Cash pulled from stock funds for 9th month in row
BOSTON (AP) — Mutual fund shareholders continued to take a conservative approach to investing last month, possibly reacting to the threat of going over the "fiscal cliff."
Investors pulled cash out of stock funds in November for the ninth consecutive month, fund industry consultant Strategic Insight said on Thursday. Bond funds attracted new cash for the 15th month in a row.
A net $16 billion was withdrawn from U.S. stock mutual funds in November, slightly more than the amount pulled out in the previous month. The last month that deposits exceeded withdrawals was February. Year-to-date, net withdrawals total $70 billion.
Bond funds are a more conservative investment option than stock funds, with less potential for sharp gains or losses. They have attracted new cash each month since September 2011, and last month's bond fund intake was $23 billion.
Avi Nachmany, research director with New York-based Strategic Insight, said deficit-reduction talks between Congress and President Barack Obama may have contributed to last month's cautious investing behavior. Unless a deal is reached to avoid going over the so-called fiscal cliff, wide-ranging tax increases and spending cuts will automatically be triggered in less than three weeks.
If a deal emerges, "investors would increase their use of mutual funds during 2013 and in the years to come," Nachmany predicted.
Fund investors have been rewarded with strong returns this year. Stock fund returns averaged more than 13 percent through November, with bond fund returns averaging more than 8 percent, Strategic Insight said. As a result, stock and bond fund assets have appreciated in value by more than $1 trillion this year to $8.9 trillion.
Here are more details about how investors moved their money in November, according to Strategic Insight:
STOCK FUNDS: Last month's net withdrawal total of $16 billion from U.S. stock funds was up from the $15.2 billion pulled out in September. A net $1 billion was withdrawn last month from funds primarily investing in foreign stocks. Year-to-date, flows into international funds have been positive, with net deposits of $31 billion.
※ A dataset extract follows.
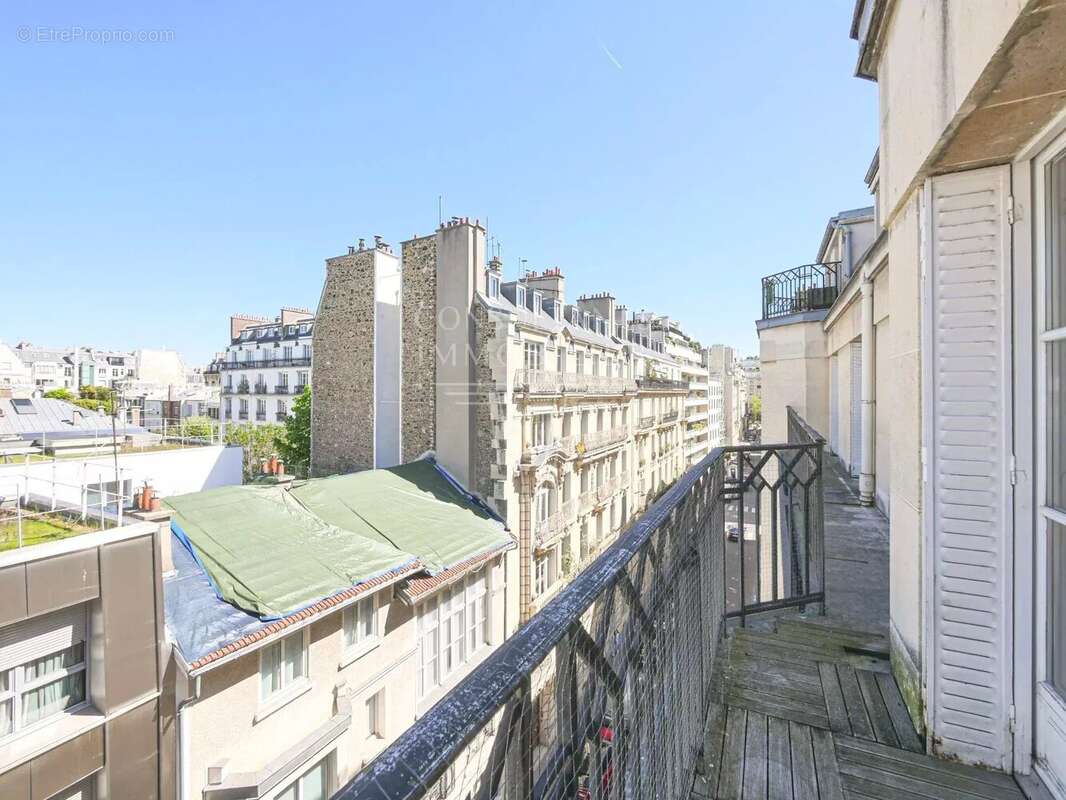 Appartement à PARIS-16E
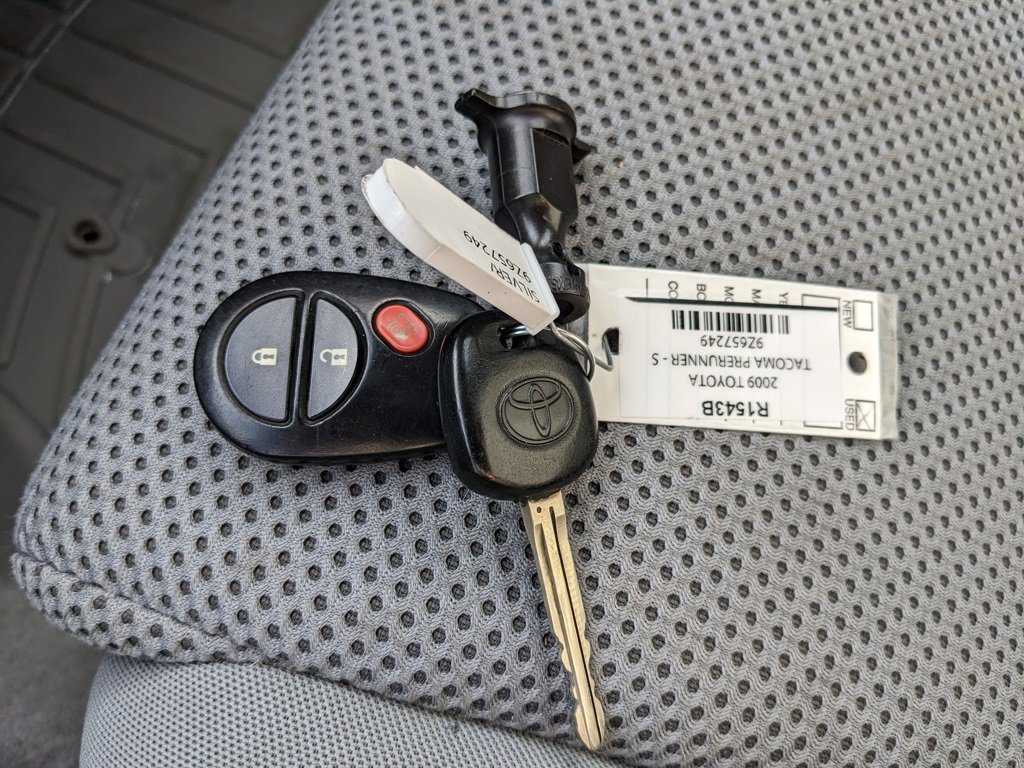 Used 2009 Toyota Tacoma PreRunner image 28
BOND FUNDS: November's net deposits of $23 billion were down from $29.7 billion that came in during October. Last month's total came mostly from taxable bond funds. Those funds, which primarily invest in corporate bonds, attracted a net $18 billion. An additional $5 billion was deposited into municipal bond funds, which invest in bonds issued by state and local governments. Year-to-date, bond funds of all types have attracted $305 billion in new cash, exceeding the full-year totals from 2011 and 2010. Strategic Insight says net deposits into bond funds have topped $1 trillion since the 2008 financial crisis.
EXCHANGE-TRADED FUNDS: Investors in November deposited a net $14 billion into ETFs, which bundle together investments in a particular market index. That's up from $2.9 billion in October. A net $4 billion was deposited last month into ETFs investing in U.S. stocks, while a net $5 billion was added to foreign stock ETFs. Another $5.5 billion was added to ETFs investing in bonds.
Over the first 11 months of the year, net deposits into all ETFs total $152 billion. It's the sixth-consecutive year that ETFs have attracted more than $100 billion in new cash. Unlike mutual funds, ETFs can be traded during daily sessions just like stocks. They continue to grow much faster than mutual funds. However, assets in mutual funds are still about seven times larger than the total in ETFs, excluding money-market mutual funds.
MONEY-MARKET FUNDS: A net $72 billion was deposited into these funds in November, their highest monthly intake since December 2008, during the financial crisis. Money-market mutual funds are designed to be safe harbors where investors can temporarily park cash and quickly access it when needed. Yet their appeal has been reduced because returns have been barely above zero — they're now averaging 0.02 percent — for about three years. Money fund returns are closely tied to interest rates, which are ultra-low because the economic recovery remains fragile.